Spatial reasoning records
--*--
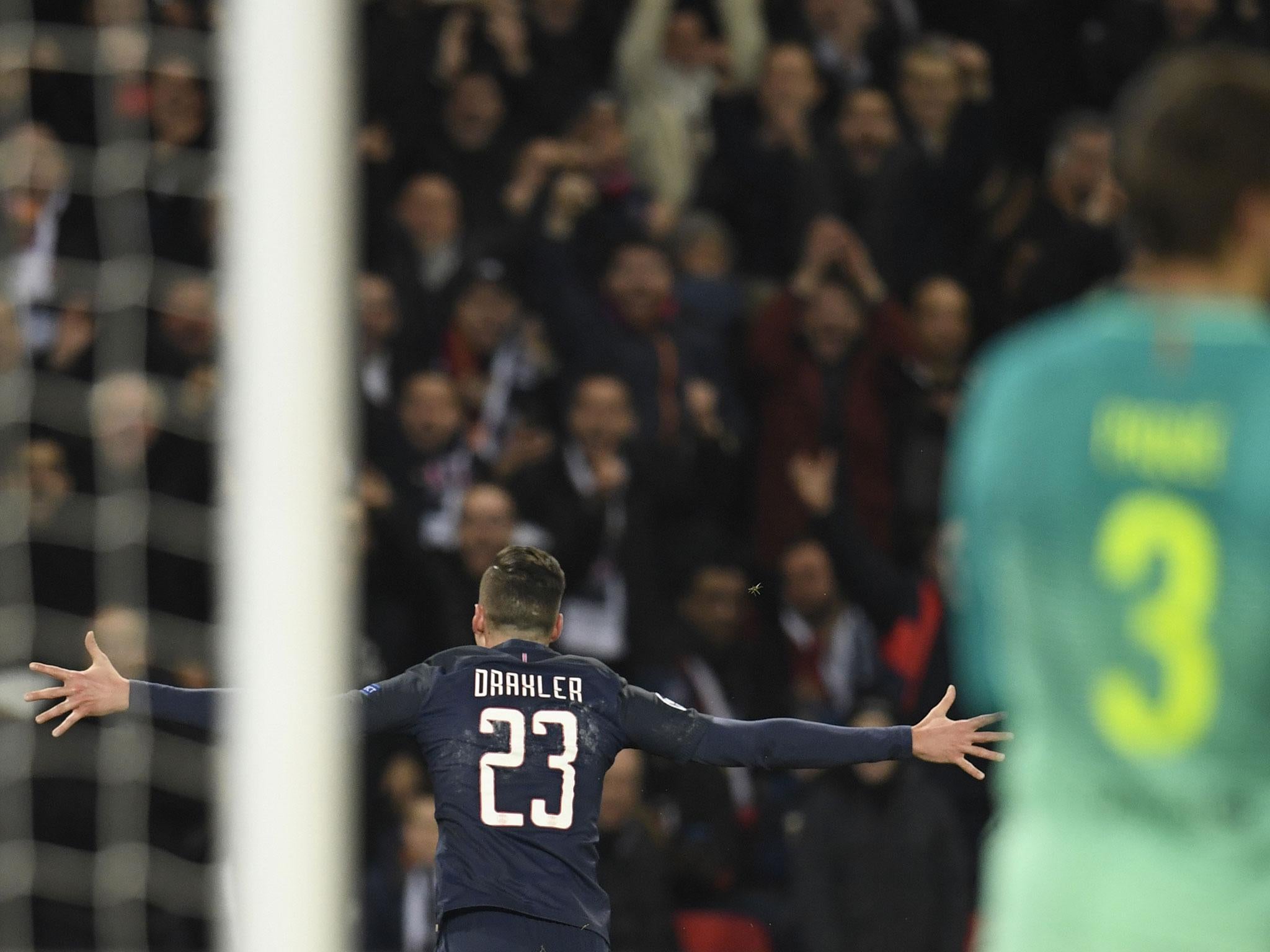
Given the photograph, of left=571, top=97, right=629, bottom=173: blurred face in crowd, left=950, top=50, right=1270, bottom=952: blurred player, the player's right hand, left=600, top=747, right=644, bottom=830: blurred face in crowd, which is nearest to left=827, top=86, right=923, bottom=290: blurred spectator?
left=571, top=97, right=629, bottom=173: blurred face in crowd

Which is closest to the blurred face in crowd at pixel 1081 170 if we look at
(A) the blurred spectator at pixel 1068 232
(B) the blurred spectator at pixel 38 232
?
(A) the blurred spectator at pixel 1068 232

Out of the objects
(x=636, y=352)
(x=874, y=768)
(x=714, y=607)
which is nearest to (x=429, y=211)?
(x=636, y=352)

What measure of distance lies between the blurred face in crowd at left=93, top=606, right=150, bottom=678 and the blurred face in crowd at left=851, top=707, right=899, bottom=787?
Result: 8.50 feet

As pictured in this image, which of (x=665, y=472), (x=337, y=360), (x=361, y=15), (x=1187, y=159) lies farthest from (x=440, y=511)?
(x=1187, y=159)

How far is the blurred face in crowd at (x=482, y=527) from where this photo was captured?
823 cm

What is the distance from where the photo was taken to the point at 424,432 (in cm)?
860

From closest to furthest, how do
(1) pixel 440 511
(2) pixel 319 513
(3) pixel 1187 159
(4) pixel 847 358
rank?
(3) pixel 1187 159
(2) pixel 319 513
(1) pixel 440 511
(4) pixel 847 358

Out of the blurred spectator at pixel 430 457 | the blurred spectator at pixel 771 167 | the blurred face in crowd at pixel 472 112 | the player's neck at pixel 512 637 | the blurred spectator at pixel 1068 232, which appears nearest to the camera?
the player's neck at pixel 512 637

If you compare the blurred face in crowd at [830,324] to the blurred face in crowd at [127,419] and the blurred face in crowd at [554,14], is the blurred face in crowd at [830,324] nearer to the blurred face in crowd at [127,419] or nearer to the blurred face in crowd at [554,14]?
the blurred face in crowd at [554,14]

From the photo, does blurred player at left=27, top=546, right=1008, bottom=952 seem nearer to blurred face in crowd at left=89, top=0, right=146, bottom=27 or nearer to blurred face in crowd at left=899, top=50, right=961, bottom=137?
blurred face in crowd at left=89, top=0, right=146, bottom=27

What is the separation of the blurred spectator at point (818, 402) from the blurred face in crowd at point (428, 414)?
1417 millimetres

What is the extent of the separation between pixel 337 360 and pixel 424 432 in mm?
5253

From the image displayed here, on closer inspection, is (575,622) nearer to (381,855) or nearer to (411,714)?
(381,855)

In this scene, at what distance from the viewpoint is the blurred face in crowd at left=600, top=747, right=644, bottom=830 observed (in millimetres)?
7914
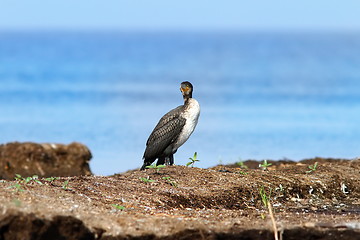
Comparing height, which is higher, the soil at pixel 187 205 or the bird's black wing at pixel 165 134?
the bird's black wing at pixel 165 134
--*--
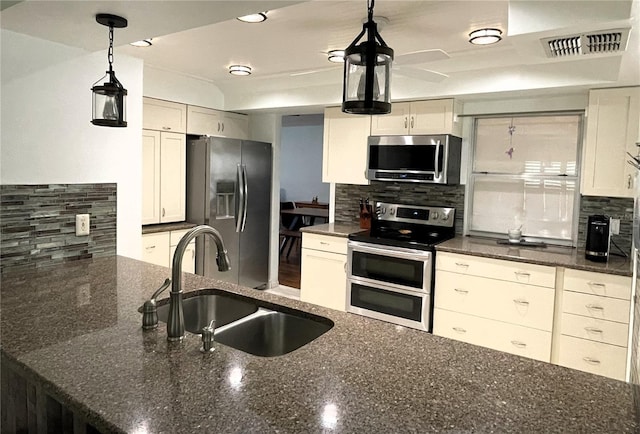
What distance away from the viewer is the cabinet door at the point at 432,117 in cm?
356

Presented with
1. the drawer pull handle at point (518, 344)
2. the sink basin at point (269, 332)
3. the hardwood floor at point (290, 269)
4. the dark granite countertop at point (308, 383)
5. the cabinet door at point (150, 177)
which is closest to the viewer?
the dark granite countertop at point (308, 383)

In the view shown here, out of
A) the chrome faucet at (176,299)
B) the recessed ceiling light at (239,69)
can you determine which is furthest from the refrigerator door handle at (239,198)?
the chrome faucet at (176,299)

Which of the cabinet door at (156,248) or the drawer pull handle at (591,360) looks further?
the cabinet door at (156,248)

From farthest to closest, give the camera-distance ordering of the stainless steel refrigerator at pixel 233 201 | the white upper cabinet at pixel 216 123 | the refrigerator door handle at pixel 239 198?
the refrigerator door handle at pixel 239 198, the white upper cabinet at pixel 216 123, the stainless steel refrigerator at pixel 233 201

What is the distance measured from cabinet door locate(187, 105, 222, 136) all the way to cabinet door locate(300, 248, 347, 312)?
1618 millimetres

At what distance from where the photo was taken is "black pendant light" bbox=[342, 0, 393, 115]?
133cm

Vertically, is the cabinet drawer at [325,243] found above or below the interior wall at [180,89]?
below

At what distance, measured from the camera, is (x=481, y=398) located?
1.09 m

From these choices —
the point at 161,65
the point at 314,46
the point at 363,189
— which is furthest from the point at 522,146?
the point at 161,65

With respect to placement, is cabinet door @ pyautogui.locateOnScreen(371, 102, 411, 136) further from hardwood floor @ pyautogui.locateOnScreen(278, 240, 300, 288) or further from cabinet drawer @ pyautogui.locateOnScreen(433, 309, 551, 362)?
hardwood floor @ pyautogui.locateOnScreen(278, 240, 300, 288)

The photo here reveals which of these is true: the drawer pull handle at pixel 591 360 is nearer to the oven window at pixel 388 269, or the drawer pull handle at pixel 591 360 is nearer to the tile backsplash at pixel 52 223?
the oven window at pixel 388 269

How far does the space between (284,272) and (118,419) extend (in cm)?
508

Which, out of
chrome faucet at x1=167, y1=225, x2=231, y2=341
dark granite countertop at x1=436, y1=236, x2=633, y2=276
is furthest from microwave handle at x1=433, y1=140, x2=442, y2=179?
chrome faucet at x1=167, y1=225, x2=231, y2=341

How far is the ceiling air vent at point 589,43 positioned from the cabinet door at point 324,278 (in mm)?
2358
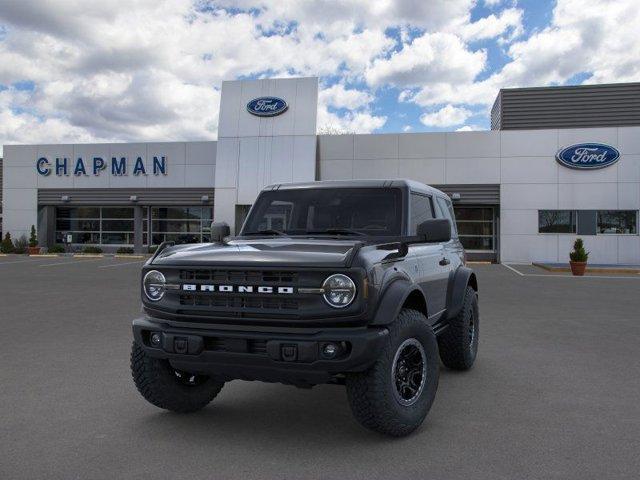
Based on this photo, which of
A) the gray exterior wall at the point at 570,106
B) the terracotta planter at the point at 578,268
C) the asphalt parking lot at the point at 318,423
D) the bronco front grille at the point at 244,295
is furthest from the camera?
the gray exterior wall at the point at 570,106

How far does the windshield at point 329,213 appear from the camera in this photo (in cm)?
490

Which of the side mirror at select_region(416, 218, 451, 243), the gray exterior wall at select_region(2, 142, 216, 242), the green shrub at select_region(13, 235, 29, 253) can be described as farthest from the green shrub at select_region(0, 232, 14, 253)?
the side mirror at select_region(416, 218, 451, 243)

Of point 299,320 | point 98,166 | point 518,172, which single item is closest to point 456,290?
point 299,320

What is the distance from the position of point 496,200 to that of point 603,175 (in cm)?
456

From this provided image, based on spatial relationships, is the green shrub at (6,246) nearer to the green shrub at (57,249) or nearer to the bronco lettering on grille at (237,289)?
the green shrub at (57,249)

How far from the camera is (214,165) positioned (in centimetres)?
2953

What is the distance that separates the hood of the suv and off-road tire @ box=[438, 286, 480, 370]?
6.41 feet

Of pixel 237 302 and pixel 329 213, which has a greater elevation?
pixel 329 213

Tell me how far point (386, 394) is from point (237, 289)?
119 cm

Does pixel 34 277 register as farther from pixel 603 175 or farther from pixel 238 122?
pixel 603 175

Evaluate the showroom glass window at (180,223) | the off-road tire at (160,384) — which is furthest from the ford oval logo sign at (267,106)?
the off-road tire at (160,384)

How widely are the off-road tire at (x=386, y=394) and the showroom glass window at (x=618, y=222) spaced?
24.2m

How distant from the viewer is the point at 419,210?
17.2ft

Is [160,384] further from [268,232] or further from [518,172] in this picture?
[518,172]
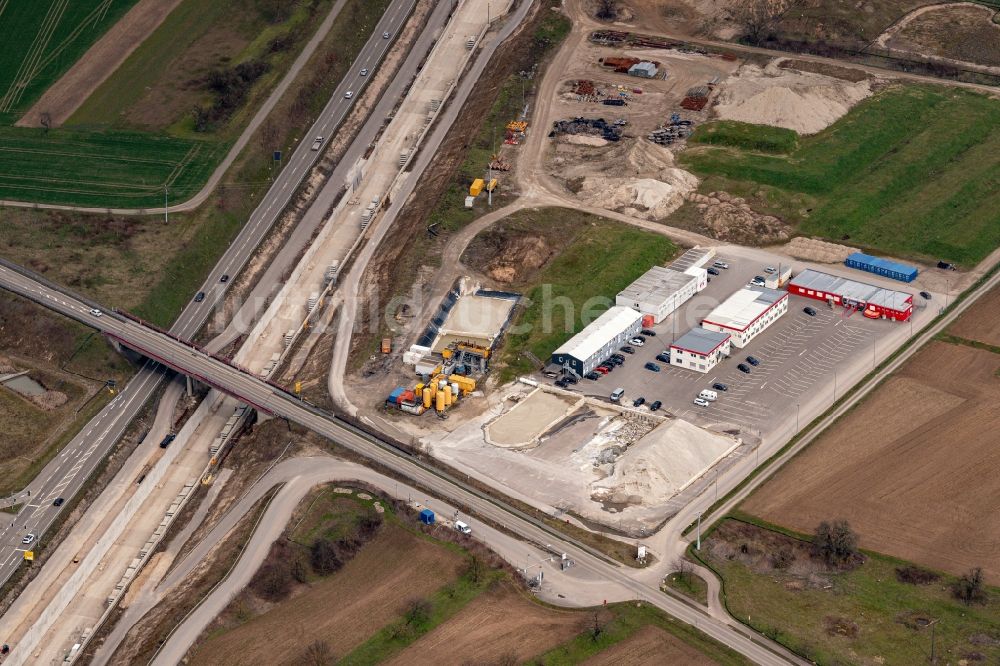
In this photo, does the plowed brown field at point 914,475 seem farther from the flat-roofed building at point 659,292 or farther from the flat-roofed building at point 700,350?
--*--
WHAT YOU HAVE TO DO:
Which lines in the items above contain the string "faucet", with matching case? List each of those lines.

TASK RESPONSE:
A) the chrome faucet at (176,299)
the chrome faucet at (176,299)
chrome faucet at x1=167, y1=225, x2=231, y2=341
chrome faucet at x1=167, y1=225, x2=231, y2=341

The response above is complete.